Anche sul secondo obiettivo, quello dell’apaisement dopo gli anni della rupture di Sarkozy, il bilancio è piuttosto deficitario. Il provvedimento sui matrimoni gay, ora al Senato, ha coagulato un’opposizione di destra altrimenti allo sbando e ha fatto riemergere quella frattura tra le “due France”, quella laica e potenzialmente laicista e quella cattolico-conservatrice (al limite del clericale) che si riteneva oramai sopita. L’apertura di un dibattito sulla procreazione medicalmente assistita, così come quello sul voto agli stranieri (perlomeno a livello amministrativo), potrebbero far aumentare una temperatura ideologica che la difficile congiuntura economica già contribuisce a mantenere alta.

Da un punto di vista essenzialmente politico la critica più evidente che si può muovere ad Hollande è quella di non essersi mostrato in grado di stupire. Il presidente socialista sta gestendo il Paese come aveva gestito per oltre un decennio il partito socialista: mediando e procedendo senza strappi, ma anche senza proporre soluzioni originali a problemi nuovi e sempre più complessi. In una recente intervista il Primo ministro Ayrault ha ribadito che il suo impegno e quello del Presidente sono volti a garantire la sopravvivenza del modello sociale e repubblicano francese. La coppia al vertice del Paese sta insomma spendendosi per ritrovare un equilibrio che il modello socio-economico ha in realtà perduto da fine anni Settanta. La crisi apertasi nel 2008 sembra però aver definitivamente rimesso in discussione tutte le categorie novecentesche, a partire da quella dello Stato sociale generoso e finanziato dall’industrializzazione di massa. L’ingrato compito di Hollande, ma con lui di tutta la classe dirigente europea, è quello proporre nuove cure, partendo però da una diagnosi per molti aspetti completamente nuova.
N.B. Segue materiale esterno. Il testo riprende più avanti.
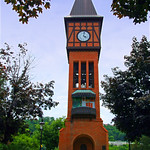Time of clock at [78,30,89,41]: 4:02
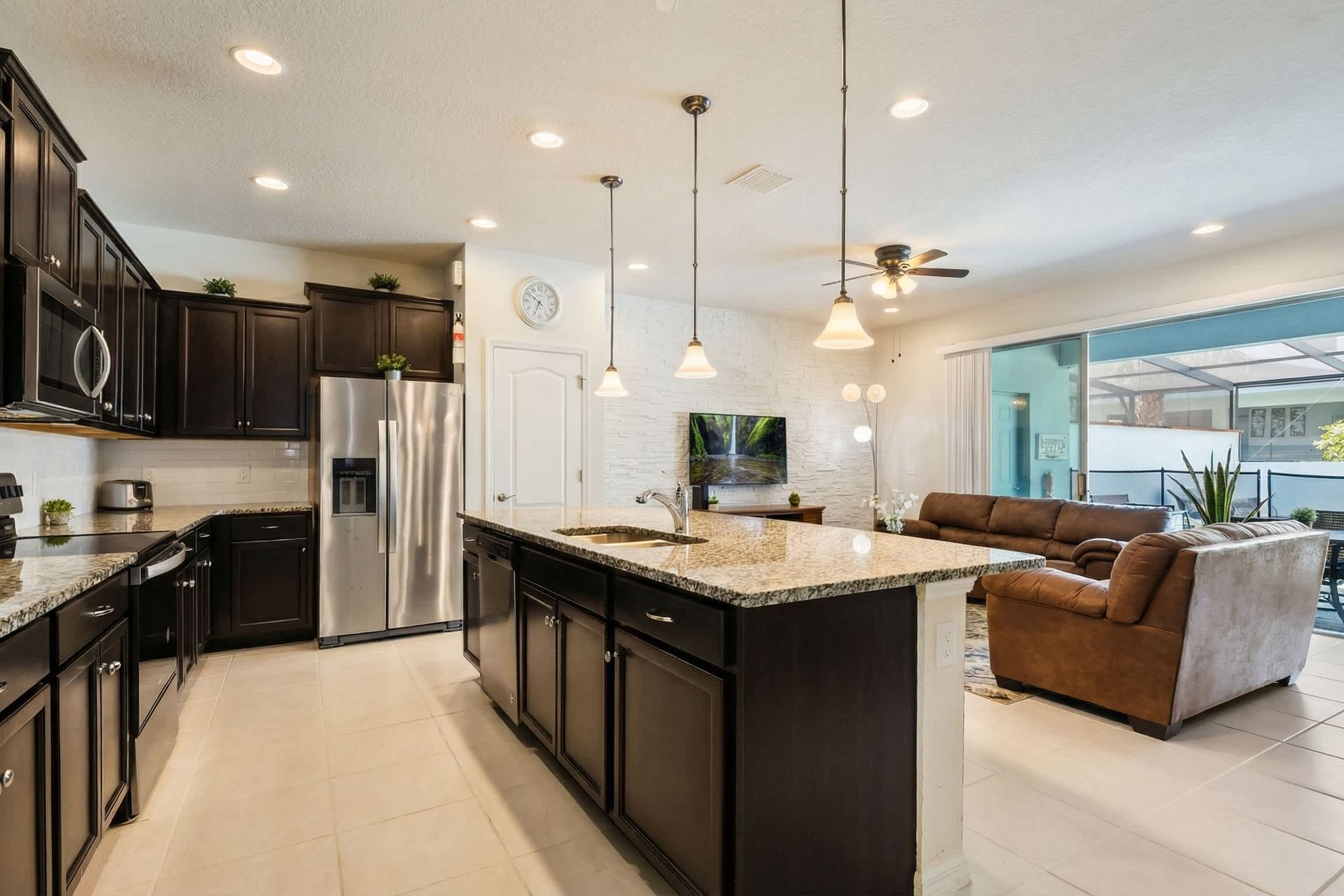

La Francia si trova nel mezzo di un guado pericoloso e il comandante della nave per profilo politico e nell’operato concreto, non si è mostrato, ad oggi, all’altezza della situazione. Se in Italia viviamo uno stallo politico pericoloso, su sfondo di una crisi economica gravissima, anche oltralpe non possono certo dormire sonni tranquilli. Parigi però può ancora contare su un atout costitutivo non indifferente rispetto a Roma: la solidità delle sue istituzioni e la funzionalità del suo sistema elettorale.

Insomma, mal comune mezzo gaudio… ma fino ad un certo punto!